Frente a ello, frente a esa hybris retotalizadora,
frente a un consenso empobrecedor, Lyotard apuesta por la
reivindicación del disenso como procedimiento innovador, enriquecedor. Frente
al continente, el archipiélago. Constatación y promoción de la diferencia, pues
no solamente se describe una realidad atravesada por la multiplicidad, sino que
se implementa una estrategia de acentuación de la misma. Lo escribe con vigor y
pasión al final del capítulo primero de La posmodernidad (explicada a
los niños): “…no hay que esperar que en esta tarea haya la menor
reconciliación entre los , a los que Kant llama
y que sabía separados por un abismo, de tal modo que sólo la
ilusión transcendental (la de Hegel) puede esperar totalizarlos en
una unidad real. Pero Kant sabía también que esta ilusión se
paga con el precio del terror. Los siglos XIX y XX nos han proporcionado terror
hasta el hartazgo. Ya hemos pagado suficientemente la nostalgia del todo y de
lo uno, de la reconciliación del concepto y de lo sensible, de la experiencia
transparente y comunicable. Bajo la demanda general de relajamiento y
apaciguamiento, nos proponemos mascullar el deseo de recomenzar el terror,
cumplir la fantasía de apresar la realidad. La respuesta es: guerra al todo,
demos testimonio de lo impresentable, activemos los diferendos, salvemos el
honor del nombre”(20). O, dicho de manera mucho más reducida y
expresiva, “dejad jugar…y dejadnos jugar en paz”(21).
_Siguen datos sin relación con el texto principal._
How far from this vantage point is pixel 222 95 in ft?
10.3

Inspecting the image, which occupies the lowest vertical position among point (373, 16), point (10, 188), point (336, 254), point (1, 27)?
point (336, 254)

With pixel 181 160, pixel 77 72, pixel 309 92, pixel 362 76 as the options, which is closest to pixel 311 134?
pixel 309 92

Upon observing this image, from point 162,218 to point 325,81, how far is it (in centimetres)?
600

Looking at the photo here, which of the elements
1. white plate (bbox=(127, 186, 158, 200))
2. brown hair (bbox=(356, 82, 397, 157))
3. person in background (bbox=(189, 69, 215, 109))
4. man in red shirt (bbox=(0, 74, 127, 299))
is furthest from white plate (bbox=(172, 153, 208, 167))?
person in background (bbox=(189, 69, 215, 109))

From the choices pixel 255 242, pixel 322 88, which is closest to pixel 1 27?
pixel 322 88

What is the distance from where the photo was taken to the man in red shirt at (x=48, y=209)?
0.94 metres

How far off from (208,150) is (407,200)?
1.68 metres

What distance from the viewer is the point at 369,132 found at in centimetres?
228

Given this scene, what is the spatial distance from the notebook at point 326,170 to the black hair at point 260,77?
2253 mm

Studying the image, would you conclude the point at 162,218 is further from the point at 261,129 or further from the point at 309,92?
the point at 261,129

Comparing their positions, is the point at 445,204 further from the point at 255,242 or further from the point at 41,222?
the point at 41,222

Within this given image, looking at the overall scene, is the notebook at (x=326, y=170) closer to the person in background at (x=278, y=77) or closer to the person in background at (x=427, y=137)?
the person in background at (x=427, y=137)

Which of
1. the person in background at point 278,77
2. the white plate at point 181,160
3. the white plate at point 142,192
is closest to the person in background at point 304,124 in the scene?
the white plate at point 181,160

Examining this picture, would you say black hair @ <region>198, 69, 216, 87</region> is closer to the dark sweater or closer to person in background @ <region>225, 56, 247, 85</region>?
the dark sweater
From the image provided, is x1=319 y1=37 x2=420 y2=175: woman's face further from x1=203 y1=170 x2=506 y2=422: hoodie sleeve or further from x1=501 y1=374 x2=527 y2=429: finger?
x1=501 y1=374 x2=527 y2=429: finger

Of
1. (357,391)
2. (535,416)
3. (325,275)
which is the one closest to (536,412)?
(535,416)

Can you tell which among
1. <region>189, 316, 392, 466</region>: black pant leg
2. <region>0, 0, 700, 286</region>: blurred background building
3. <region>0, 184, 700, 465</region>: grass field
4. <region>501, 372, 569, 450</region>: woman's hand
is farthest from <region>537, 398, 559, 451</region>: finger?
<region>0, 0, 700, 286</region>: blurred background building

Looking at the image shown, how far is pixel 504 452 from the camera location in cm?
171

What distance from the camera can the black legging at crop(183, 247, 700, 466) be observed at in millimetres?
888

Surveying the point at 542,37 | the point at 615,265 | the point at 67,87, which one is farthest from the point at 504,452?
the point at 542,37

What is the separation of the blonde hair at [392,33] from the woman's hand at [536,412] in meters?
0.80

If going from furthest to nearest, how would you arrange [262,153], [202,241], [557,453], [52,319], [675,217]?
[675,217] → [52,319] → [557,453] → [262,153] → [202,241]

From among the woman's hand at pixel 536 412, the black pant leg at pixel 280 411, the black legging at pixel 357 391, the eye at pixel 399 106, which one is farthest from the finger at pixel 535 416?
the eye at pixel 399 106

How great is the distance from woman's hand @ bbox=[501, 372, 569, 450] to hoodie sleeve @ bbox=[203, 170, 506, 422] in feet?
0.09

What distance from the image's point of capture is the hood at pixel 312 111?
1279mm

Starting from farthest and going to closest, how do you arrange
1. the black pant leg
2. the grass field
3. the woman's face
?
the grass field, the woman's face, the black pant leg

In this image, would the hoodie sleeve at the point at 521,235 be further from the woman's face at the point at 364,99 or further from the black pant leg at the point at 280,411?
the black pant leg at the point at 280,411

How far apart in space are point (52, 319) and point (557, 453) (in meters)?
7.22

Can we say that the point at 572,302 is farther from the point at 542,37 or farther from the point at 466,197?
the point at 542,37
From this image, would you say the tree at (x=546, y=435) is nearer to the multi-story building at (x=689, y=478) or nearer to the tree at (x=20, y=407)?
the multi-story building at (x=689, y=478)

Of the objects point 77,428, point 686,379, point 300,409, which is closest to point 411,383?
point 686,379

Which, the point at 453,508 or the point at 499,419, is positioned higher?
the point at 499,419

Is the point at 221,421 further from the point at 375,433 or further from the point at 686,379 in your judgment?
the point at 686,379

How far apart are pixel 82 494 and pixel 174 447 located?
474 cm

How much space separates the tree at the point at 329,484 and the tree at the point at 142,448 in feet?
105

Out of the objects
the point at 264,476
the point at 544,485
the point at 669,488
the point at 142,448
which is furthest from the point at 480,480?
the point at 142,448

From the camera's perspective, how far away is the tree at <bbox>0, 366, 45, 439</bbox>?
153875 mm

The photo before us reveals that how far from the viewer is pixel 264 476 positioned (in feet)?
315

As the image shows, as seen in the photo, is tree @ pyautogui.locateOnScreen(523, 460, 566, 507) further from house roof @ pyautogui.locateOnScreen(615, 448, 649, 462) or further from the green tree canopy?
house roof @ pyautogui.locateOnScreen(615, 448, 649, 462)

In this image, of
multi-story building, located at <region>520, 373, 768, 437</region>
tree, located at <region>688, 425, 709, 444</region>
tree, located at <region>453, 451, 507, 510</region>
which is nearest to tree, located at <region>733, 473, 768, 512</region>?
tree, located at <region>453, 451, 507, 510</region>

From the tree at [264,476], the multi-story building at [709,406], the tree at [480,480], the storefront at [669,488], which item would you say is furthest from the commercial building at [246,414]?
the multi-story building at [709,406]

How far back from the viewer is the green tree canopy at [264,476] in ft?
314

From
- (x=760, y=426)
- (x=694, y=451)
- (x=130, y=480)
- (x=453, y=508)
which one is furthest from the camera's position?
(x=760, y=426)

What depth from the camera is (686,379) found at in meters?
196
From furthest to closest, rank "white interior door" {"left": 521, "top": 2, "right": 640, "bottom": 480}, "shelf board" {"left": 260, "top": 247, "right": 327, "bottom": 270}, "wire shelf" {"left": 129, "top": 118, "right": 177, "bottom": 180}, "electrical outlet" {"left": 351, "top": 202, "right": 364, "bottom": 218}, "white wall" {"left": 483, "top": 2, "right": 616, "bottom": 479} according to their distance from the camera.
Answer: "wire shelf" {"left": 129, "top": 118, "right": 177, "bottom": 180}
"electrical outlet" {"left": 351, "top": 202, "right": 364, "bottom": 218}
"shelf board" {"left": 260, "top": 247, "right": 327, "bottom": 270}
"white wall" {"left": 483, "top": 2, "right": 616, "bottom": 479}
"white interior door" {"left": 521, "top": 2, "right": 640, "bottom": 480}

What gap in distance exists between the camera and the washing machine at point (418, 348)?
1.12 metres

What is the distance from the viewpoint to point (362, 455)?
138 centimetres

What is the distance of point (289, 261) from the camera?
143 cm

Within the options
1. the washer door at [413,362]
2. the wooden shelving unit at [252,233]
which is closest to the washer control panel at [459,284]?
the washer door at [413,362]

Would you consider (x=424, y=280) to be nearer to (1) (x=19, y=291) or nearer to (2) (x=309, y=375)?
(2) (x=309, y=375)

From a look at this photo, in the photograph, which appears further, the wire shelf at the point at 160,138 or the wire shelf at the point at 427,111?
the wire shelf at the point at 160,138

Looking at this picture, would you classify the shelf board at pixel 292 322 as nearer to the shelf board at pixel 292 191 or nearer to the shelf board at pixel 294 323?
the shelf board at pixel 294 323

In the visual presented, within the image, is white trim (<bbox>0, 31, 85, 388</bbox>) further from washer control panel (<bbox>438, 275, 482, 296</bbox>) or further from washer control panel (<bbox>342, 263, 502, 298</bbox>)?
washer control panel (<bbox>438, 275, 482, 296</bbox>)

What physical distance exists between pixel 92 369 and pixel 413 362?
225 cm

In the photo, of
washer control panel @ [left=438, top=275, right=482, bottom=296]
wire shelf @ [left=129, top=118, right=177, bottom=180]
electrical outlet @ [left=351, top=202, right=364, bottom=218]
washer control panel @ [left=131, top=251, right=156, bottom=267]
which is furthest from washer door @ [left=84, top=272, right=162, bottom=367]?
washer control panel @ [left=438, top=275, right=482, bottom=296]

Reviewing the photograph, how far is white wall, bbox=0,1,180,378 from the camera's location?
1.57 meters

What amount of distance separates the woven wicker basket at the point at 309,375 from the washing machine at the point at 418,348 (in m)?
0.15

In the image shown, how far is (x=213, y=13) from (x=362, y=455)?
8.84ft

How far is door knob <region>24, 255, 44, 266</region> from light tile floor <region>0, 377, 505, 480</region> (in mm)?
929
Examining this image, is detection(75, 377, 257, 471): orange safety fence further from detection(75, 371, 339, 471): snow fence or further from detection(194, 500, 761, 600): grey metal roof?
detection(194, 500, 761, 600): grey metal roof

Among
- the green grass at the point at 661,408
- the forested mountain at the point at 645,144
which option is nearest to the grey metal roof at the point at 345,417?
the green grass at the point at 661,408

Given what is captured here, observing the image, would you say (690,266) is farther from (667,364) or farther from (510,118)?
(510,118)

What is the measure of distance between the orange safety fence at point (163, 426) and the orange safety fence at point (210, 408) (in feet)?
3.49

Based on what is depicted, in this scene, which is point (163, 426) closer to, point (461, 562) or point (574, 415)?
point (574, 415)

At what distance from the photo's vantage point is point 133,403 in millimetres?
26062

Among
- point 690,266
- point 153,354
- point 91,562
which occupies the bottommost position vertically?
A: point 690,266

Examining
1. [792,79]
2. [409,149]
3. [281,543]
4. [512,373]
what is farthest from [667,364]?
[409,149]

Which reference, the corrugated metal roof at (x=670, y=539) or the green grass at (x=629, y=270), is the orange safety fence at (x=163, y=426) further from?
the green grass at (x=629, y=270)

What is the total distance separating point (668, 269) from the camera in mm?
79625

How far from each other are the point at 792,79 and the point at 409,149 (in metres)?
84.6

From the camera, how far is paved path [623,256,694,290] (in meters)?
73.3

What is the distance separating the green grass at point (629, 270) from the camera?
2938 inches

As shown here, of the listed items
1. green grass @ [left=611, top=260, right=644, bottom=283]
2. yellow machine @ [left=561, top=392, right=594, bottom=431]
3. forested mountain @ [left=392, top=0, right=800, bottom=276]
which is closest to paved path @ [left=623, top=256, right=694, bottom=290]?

Preso a su pesar de la lógica
hegeliana, en la que la diferencia se halla sometida a la identidad, Lyotard,
en su reivindicación de la diferencia, aboga por la destrucción de toda
identidad. La diferencia se convierte en proyecto. Por el contrario, en Deleuze la
diferencia se entiende como dato, como constatación de una realidad: la
realidad está atravesada por la diferencia. En Deleuze ni
siquiera se reivindica el concepto de diferencia, sino la diferencia sin
concepto, pues el concepto no es sino un reductor de la diferencia, que la
ahoga y petrifica, que coagula una realidad no real. Spinoza frente
a Hegel, Modernidad antagonista frente a Modernidad sistémica. A pesar
de la común reivindicación de la diferencia existe una muy divergente
concepción de la misma. Divergente por cuanto aboca a posibilidades éticas y
políticas radicalmente distanciadas. La reivindicación de la diferencia en Lyotard,
a través de su concepto de diferendo, implica, como hemos subrayado
pocas líneas más arriba, una promoción de la diferencia, una profundización en
la misma, cuyo empeño habla de la ruptura de nexos, reales o imaginarios, que
entrelazan al ser. En el discurso de Lyotard la diferencia no aparece sólo como
dato, sino también como efecto disolutorio de una previa situación de unidad.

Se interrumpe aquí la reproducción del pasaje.